** Opening Data supplied block **

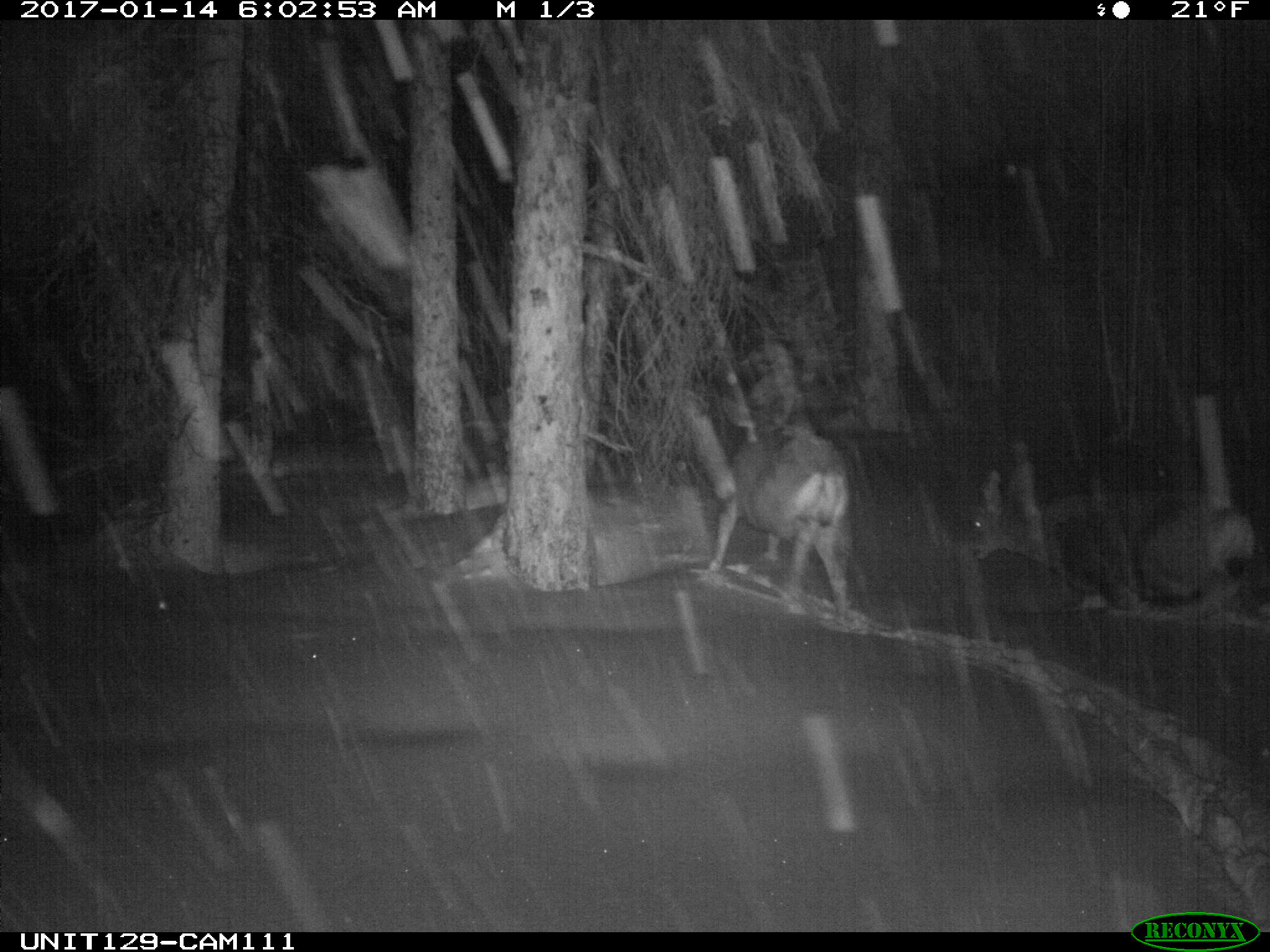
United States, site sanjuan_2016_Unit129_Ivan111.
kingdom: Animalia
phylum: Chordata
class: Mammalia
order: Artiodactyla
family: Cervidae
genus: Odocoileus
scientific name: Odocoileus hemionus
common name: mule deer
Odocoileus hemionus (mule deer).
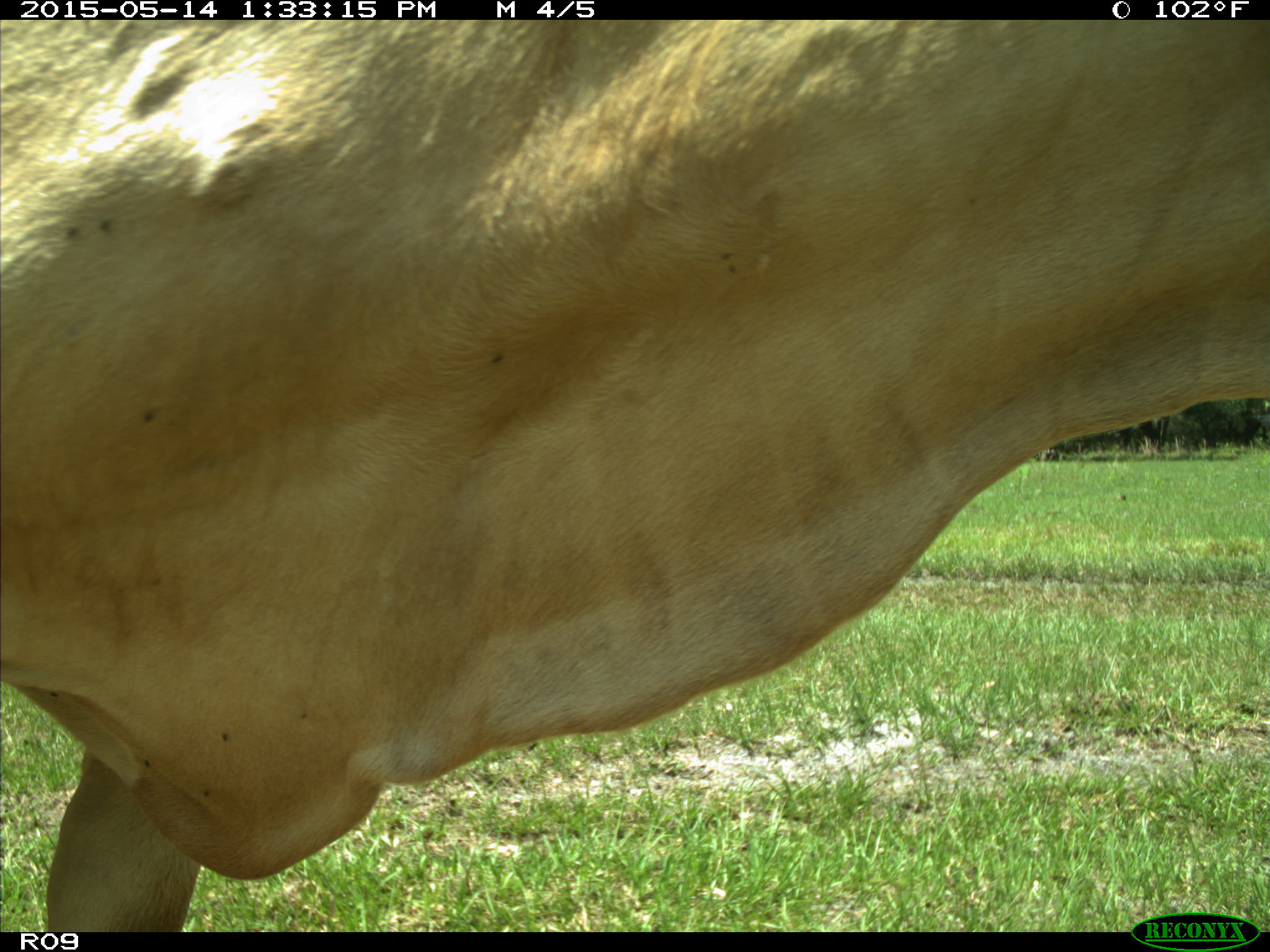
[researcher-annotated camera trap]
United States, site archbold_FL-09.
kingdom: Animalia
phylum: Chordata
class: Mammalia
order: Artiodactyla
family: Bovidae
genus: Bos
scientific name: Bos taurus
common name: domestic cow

** Closing Data supplied block **
** Opening Data supplied block **

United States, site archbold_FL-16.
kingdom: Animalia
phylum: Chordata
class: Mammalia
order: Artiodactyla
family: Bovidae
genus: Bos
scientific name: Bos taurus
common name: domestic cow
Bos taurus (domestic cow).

** Closing Data supplied block **

*Task objective*:
Look through the entries and find each line that has the string "site". Copy those lines.

*Expected output*:
United States, site sanjuan_2016_Unit129_Ivan111.
United States, site archbold_FL-09.
United States, site archbold_FL-16.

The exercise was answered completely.